I'm still investigating the unit. I'll get it open this afternoon and post some pics. The 351-2 was purchased surplus from a military source years ago. They recorded data mostly... so this may be involved with that somehow?

I am deciding what exactly to do with the pair of 351 amps. I don't want to go back to a transport, I'd rather develop a hybrid to digital set up... and to that end I'm reading here. Goes slow:)

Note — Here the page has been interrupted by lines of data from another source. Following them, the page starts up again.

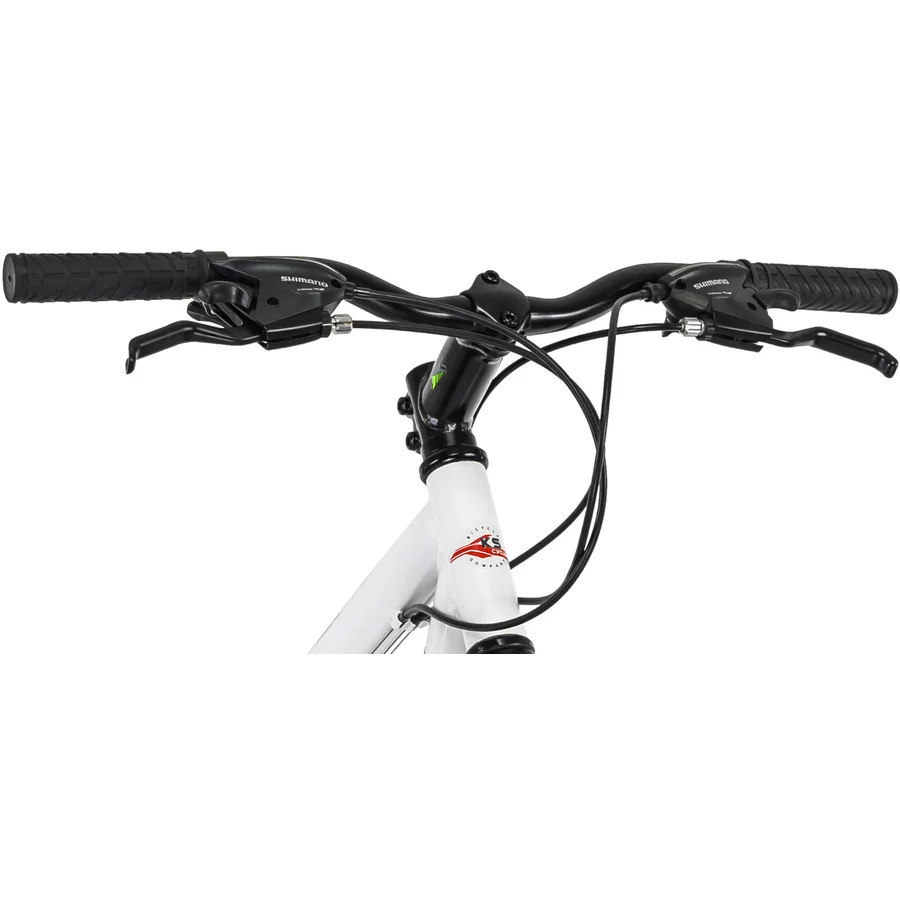 KS Cycling Mountainbike MTB Hardtail Heist 27,5 Zoll Weiß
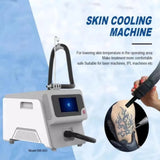 2023 Cryo Cooling System Low Temperature Cool Laser Air Skin Cooler Machine Cold Air Equipment For Sale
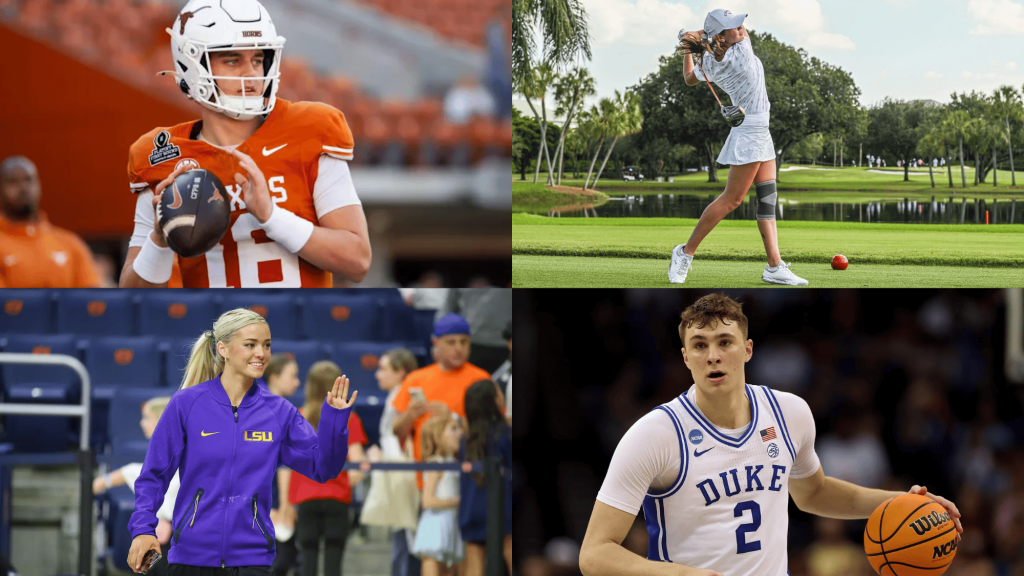 Top 31 Highest-Paid Athletes in College 2025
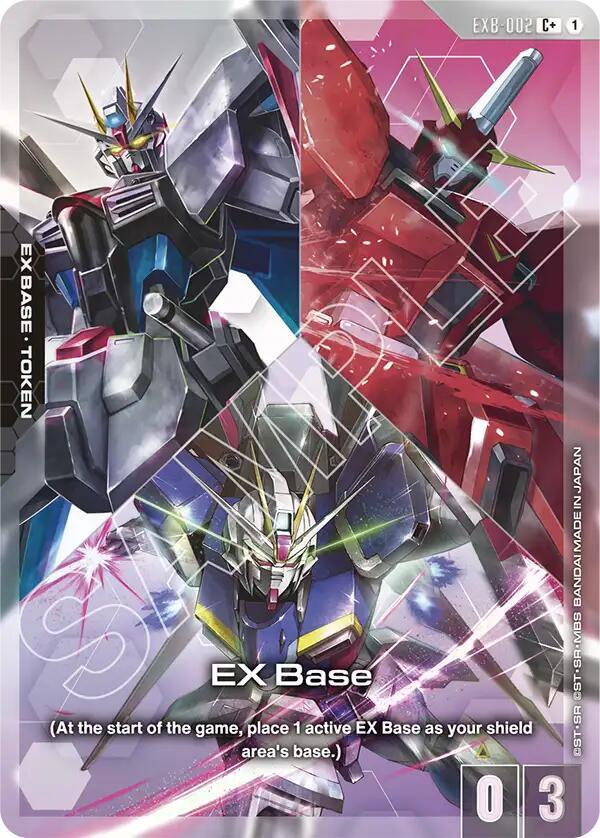 EX Base (EXB-002) (C+) card image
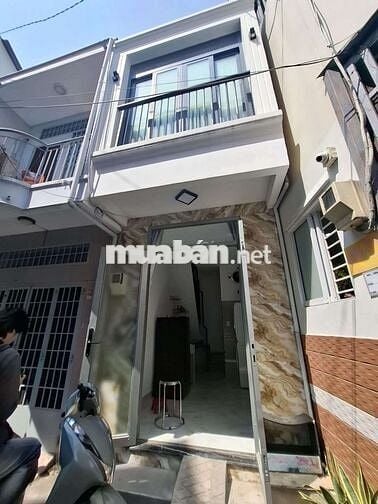 Nhà 1 trệt 1 lầu 1 PN 2wc ở Bùi Đình Túy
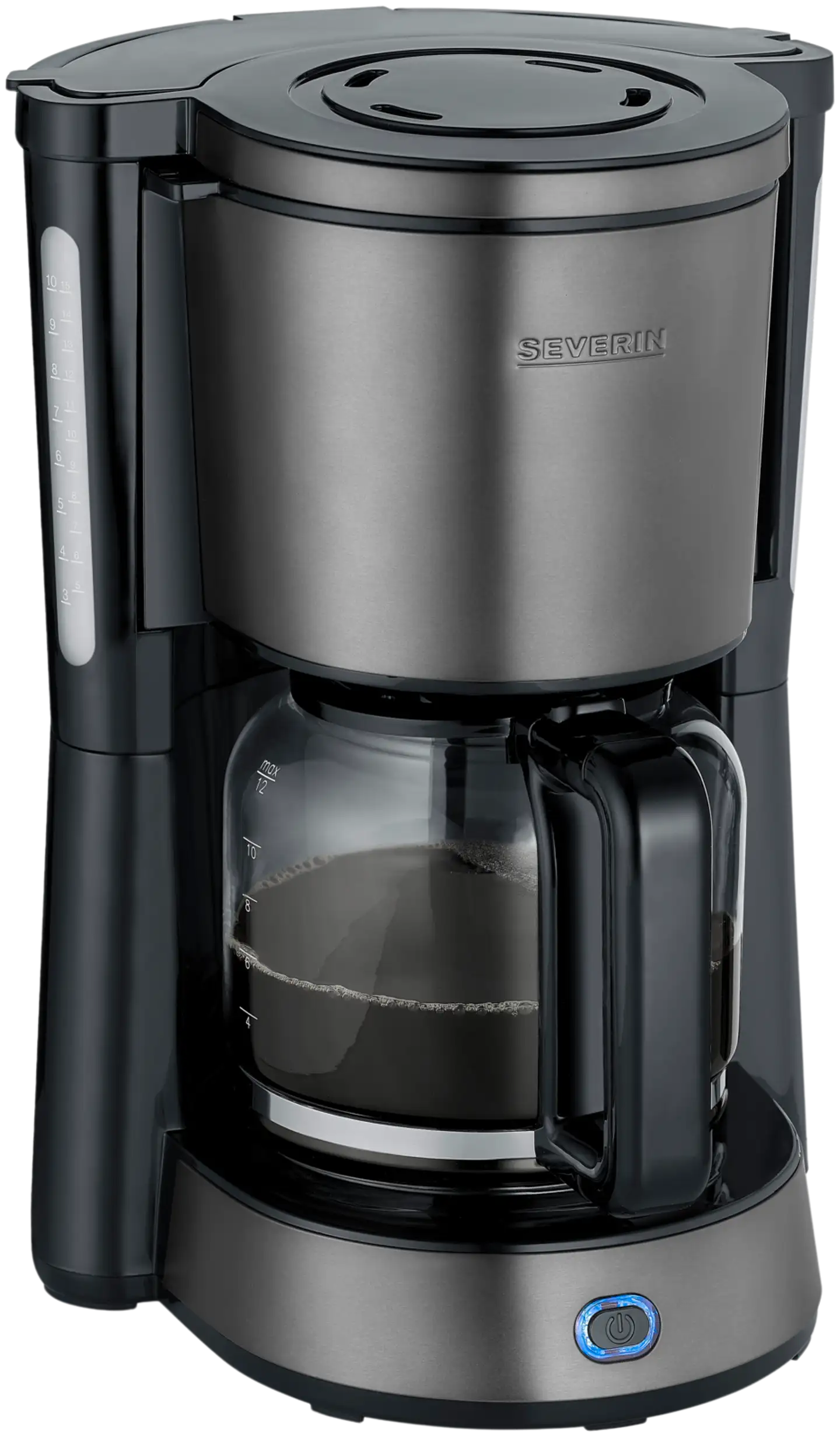 Severin kahvinkeitin KA9340 Dark Inox - 1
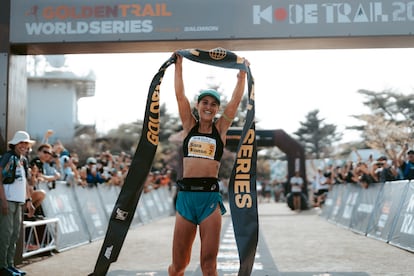 Sara Alonso Golden Trail Series
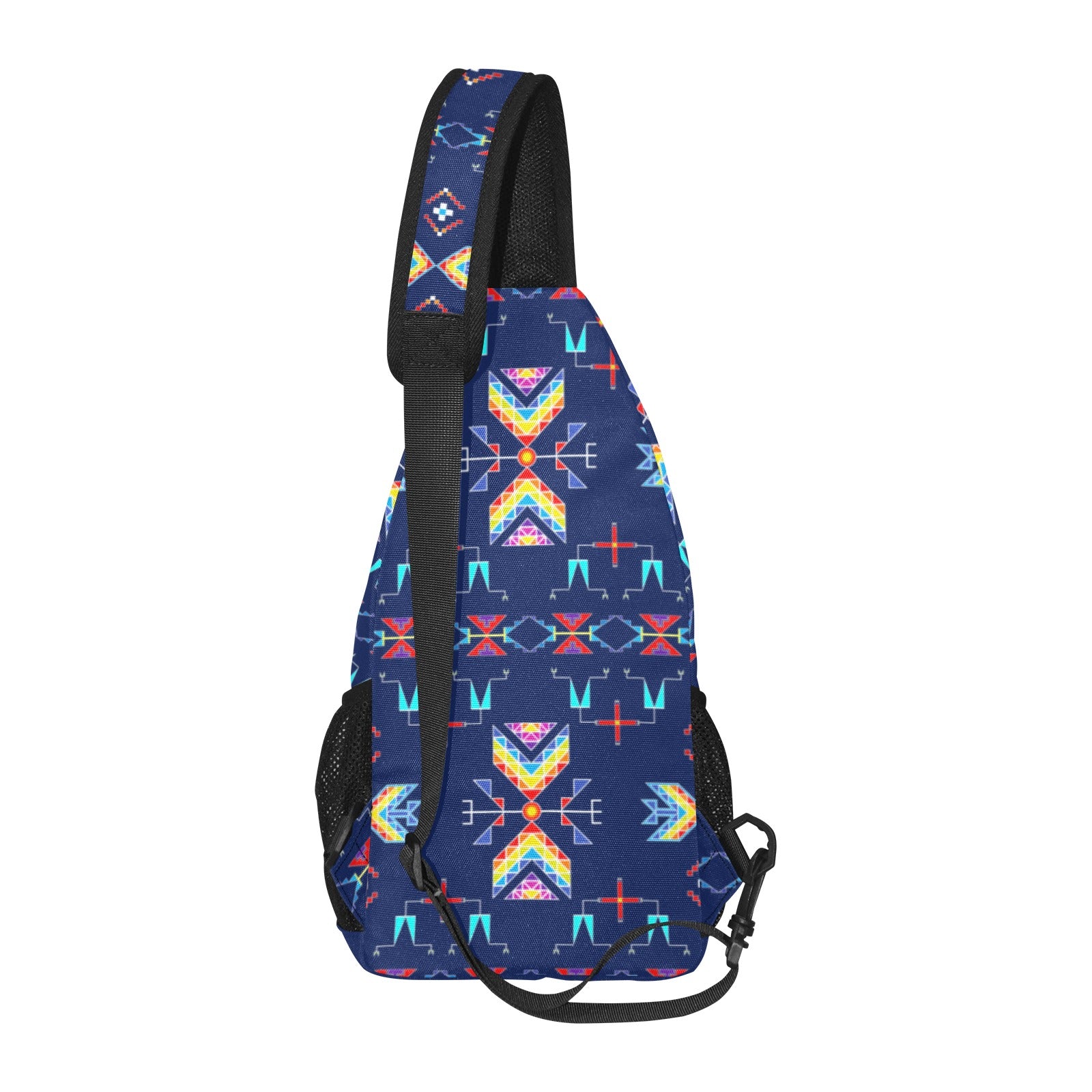 Rainy Chief Rainbow Night Lake Chest Bag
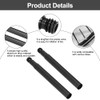 Keenso 2 x Valve Extender, 60 mm Bicycle Presta Valve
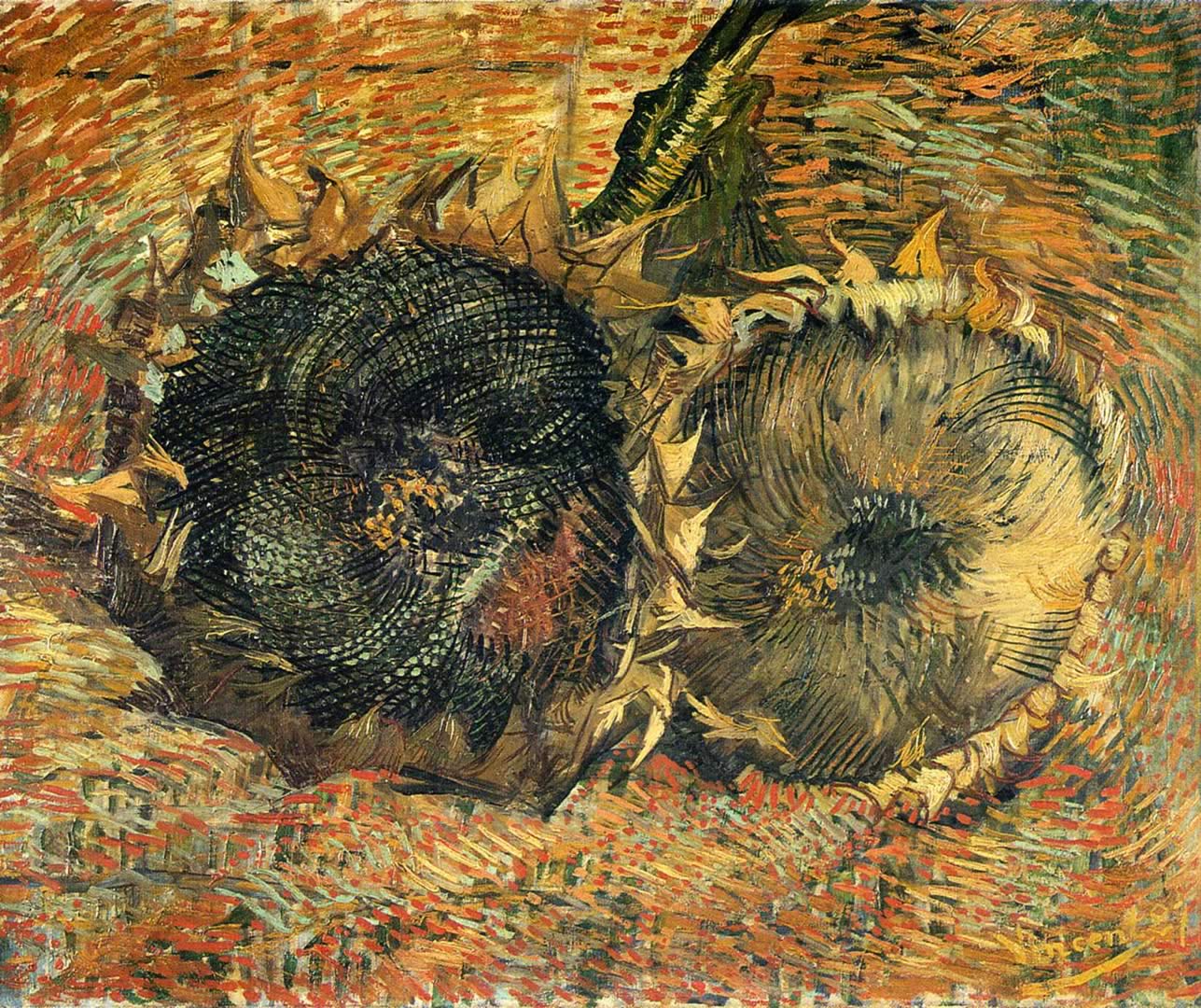 Van Gogh Sunflowers Wallpapers - Top Free Van Gogh Sunflowers ...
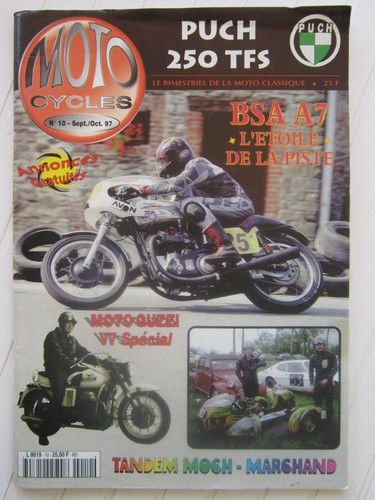 Moto cycles bsa - bsa, a7/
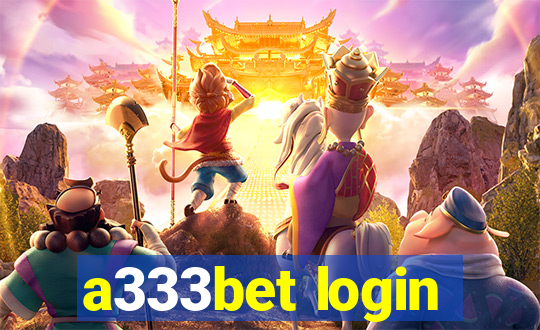 a333bet login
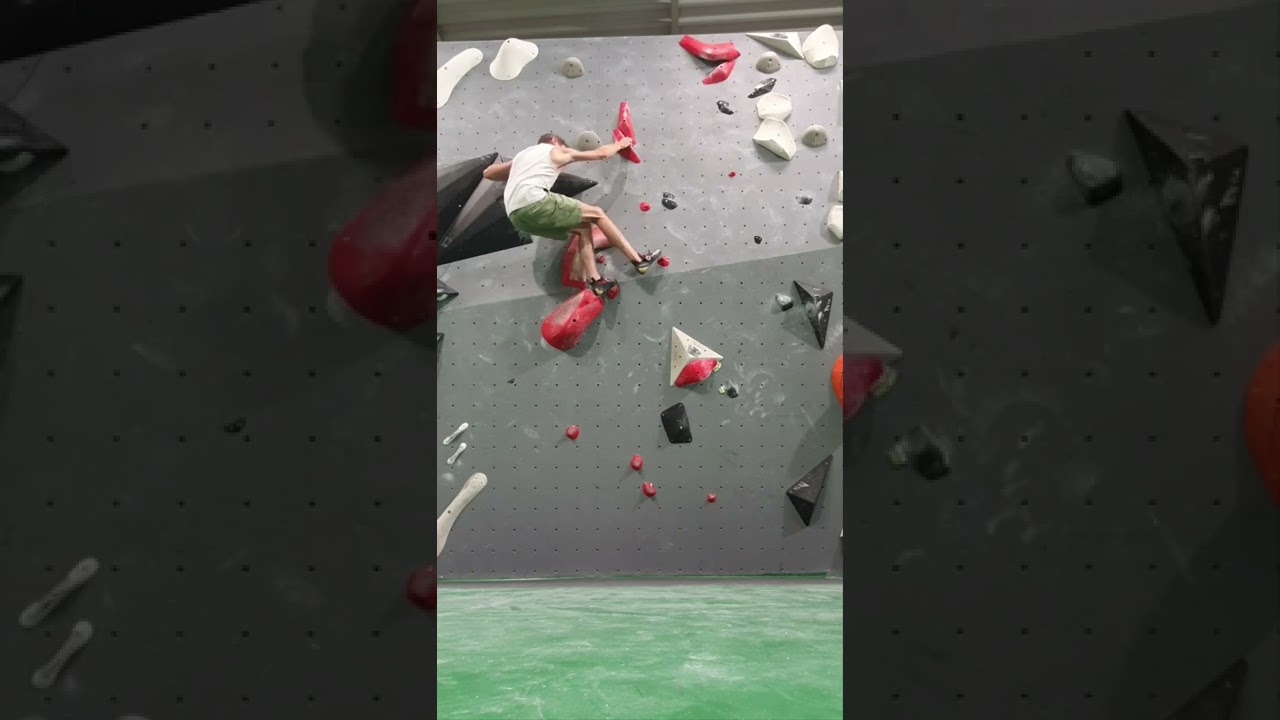 Boulderproblem Freiburg (Germany) 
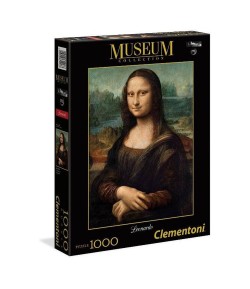 Puzzle Leonardo Gioconda 1000 pz Clementoni 31413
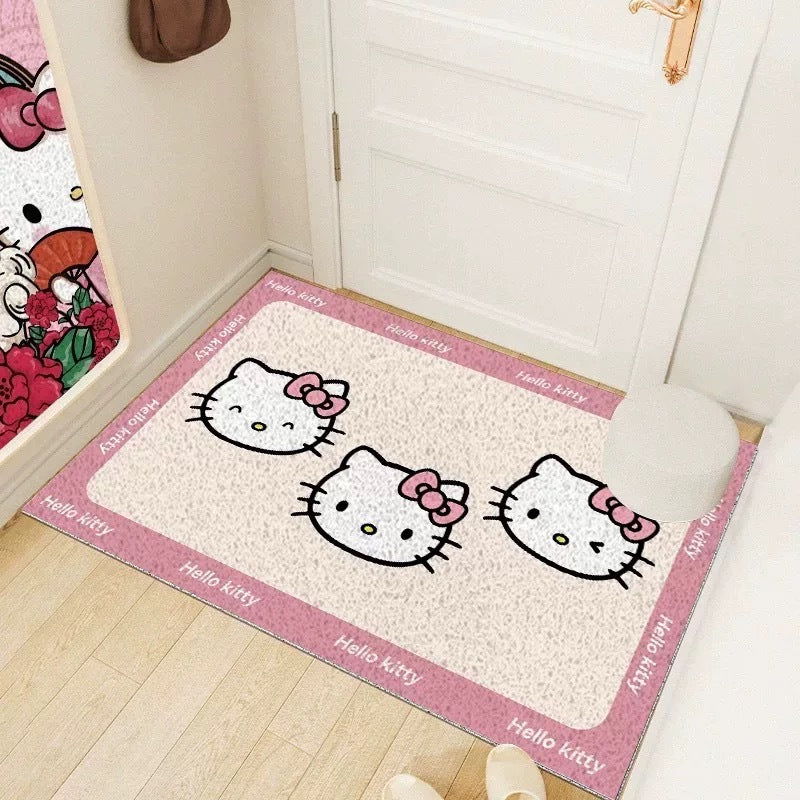 Hello Kitty-Themed Floor Mat Bowlift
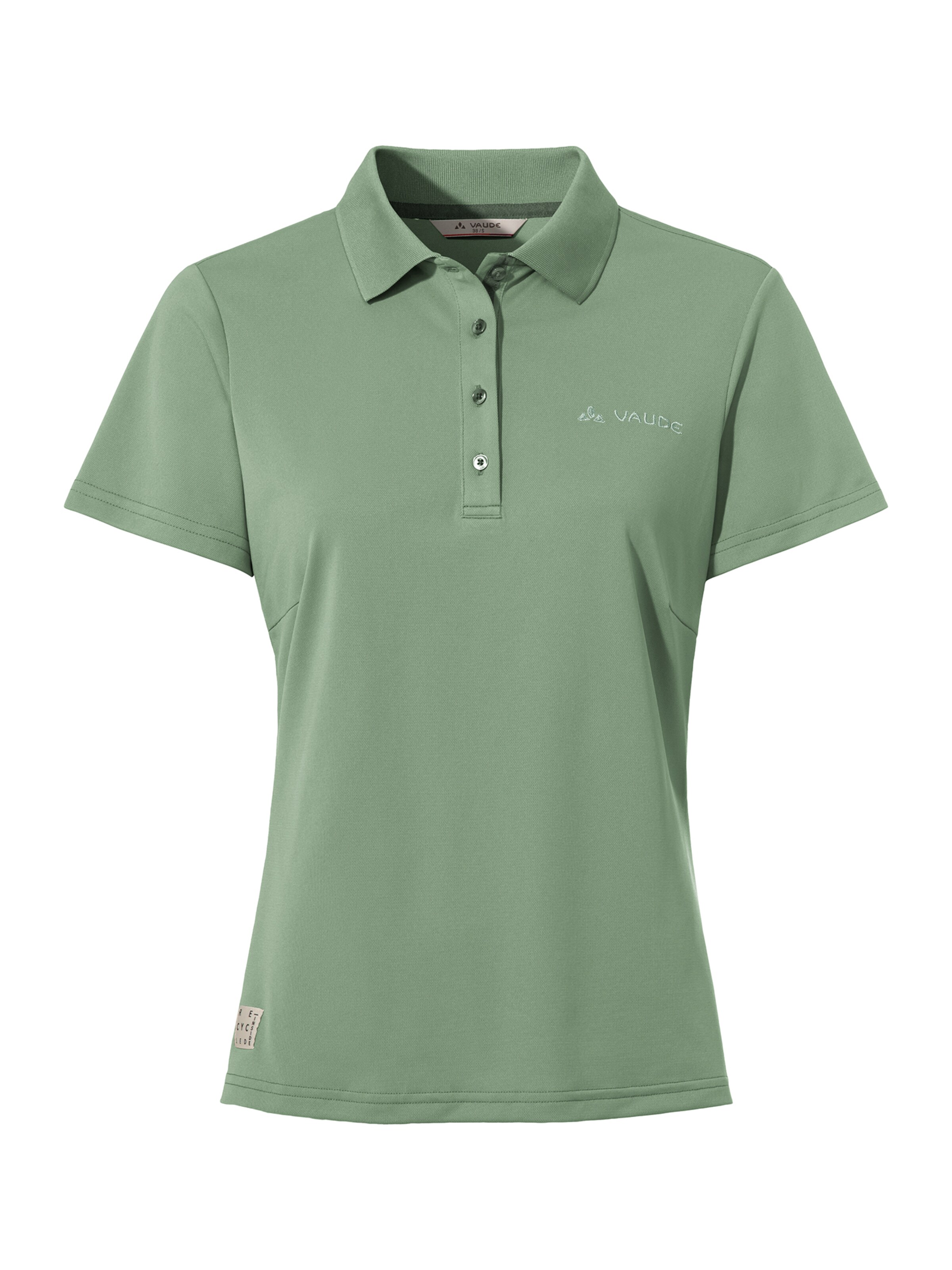 VAUDE Funktionsshirt 'Essential' in Grün: Vorderseite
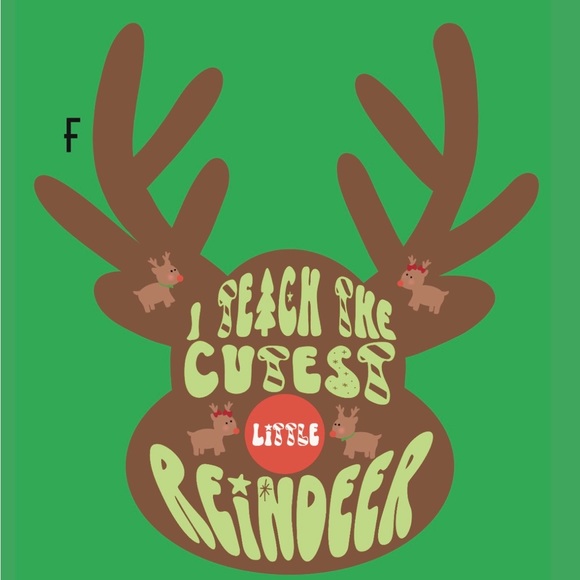 Customized Christmas Crew Neck Sweaters - Picture 7 of 7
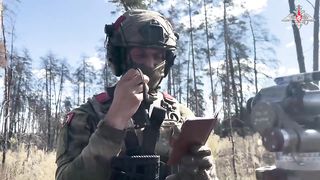 Ukraine Russia War | Msta-B Crew Shells AFU Stronghold in the Krasnolimansk Direction | RCF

RemyRAD Fri, 09/14/2012 - 16:17

At the beginning of the space race, 3M & Ampex made FSK analog data recorders. Some were actually FM-based recording systems that didn't need a erase head because they recorded at full saturation. And the distortion made them unusable for standard audio recording. This may have been from a unit that could double as both a NAB recorder/player and FSK? It sure didn't come from an Ampex 3200 series reel to reel duplicator. And those units basically utilized the Ampex 300 transports. And not the 350/351's. I vaguely remember the F R-100's? Which I believe stood for the FM recorder? So you could still use it as a playback machine, and therefore the different equalization standards were made available for the three popularly used speeds of the era. The connectors on the back of your unit look like they were intended for the head stack cables? But I don't believe this was the case for this particular unit and the FR 100? I was a factory authorized Ampex service technician, but only for the 440-MM 1000/1100/1200 series of modern transistorized recorders. And I've got a boatload of old tube Ampex manuals that don't reflect this unit. But I do remember the FR 100 as being a data recorder. Yup, tracking satellites and/or missiles as data recorders. I had a similar 3M unit for a short while that was, 14 tracks, FM and ran at speeds of 15/16, 1 7/8, 3&3/4, 7.5,15, 30, 60 and 120 IPS. No tape lifters! 3M iso-loop A wind tape, which is oxide out. Where all studio recorders are oxide in B-wind. I was going to convert that machine into a usable multi-track recorder, when I was just 19. Unfortunately this over 300 pound beast ripped a hole in mom's hallway carpeting. LOL. Then she made me get rid of it! Boo-hoo, but she really did me a favor. No tape lifters and oxide out wasn't exactly what I wanted for a multitrack recorder. So I had to wait to get the MCI JH 10-16 from Curtis Mayfield's former studio. At least that was on casters, even if it couldn't get through the doorways. LOL.

Radio Shaft utilized cassette recorders in their early computers to store data as FSK (frequency shift keying).